## Exercise tasks
A) Retype the part of the Drug Store note that begins at the words "453.6Drug Store ecc...MLNOIS::HARBIGWed" and stops after the words "the States ?".
B) Put this sentence from the Drug Store note into Spanish: "Strange things happen in translation particularly when it's considered smart to use a smattering of foreign words without actually knowing the language."
C) According to the Drug Store note, which French phrase did the author of the Italian newspaper article actually mean to use instead of "Trade Union"?

## Excerpt to read
* * * *

453.6Drug Store ecc...MLNOIS::HARBIGWed Dec 09 1987 14:3526
               "The French have Le Drug Store"
    
          But is it exactly what the name Drug Store implies in
          the States ?
          I remember several years ago eating in a restaurant of 
          that name in Paris and here in Milan they are going to
          open up a 24 hour a day shopping mall which is defined
          as a Drug Store. 
          Would this sort of complex be called a Drug Store in the
          U.S. ?
          Strange things happen in translation particularly when
          it's considered smart to use a smattering of foreign 
          words without actually knowing the language.
          I was confused by an Italian newspaper article a while
          back which continually used Trade Union until I realised
          that the author actually meant to use the french phrase
          'trait d'union' (connection, connecting link or hyphen).

* * * *

## Entries provided
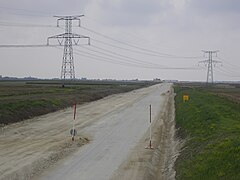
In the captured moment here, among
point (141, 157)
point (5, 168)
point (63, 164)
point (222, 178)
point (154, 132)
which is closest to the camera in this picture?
point (222, 178)

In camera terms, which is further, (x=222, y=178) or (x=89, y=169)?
(x=89, y=169)

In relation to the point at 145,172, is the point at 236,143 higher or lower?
higher

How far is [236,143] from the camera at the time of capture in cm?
1472

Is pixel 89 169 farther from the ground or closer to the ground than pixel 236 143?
closer to the ground

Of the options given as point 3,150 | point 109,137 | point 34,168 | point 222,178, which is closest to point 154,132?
point 109,137

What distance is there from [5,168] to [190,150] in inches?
316

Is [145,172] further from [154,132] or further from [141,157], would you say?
[154,132]

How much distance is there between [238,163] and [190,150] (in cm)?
566

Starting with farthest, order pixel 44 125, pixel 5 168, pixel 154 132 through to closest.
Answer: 1. pixel 44 125
2. pixel 154 132
3. pixel 5 168

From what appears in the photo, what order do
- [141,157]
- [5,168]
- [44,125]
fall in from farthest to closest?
[44,125]
[141,157]
[5,168]

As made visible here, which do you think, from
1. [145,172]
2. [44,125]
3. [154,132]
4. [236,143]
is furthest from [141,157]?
[44,125]

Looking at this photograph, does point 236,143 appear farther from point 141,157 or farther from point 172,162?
point 141,157

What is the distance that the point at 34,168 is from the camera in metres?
14.9

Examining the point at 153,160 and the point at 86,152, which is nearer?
the point at 153,160
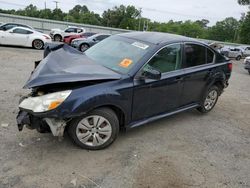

* * * *

## Exercise answers
A)
453.6Drug Store ecc...MLNOIS::HARBIGWed Dec 09 1987 14:3526
               "The French have Le Drug Store"
    
          But is it exactly what the name Drug Store implies in
          the States ?

B) Ocurren cosas extrañas en la traducción, sobre todo cuando se considera elegante usar unas cuantas palabras extranjeras sin conocer realmente el idioma.

C) 'trait d'union'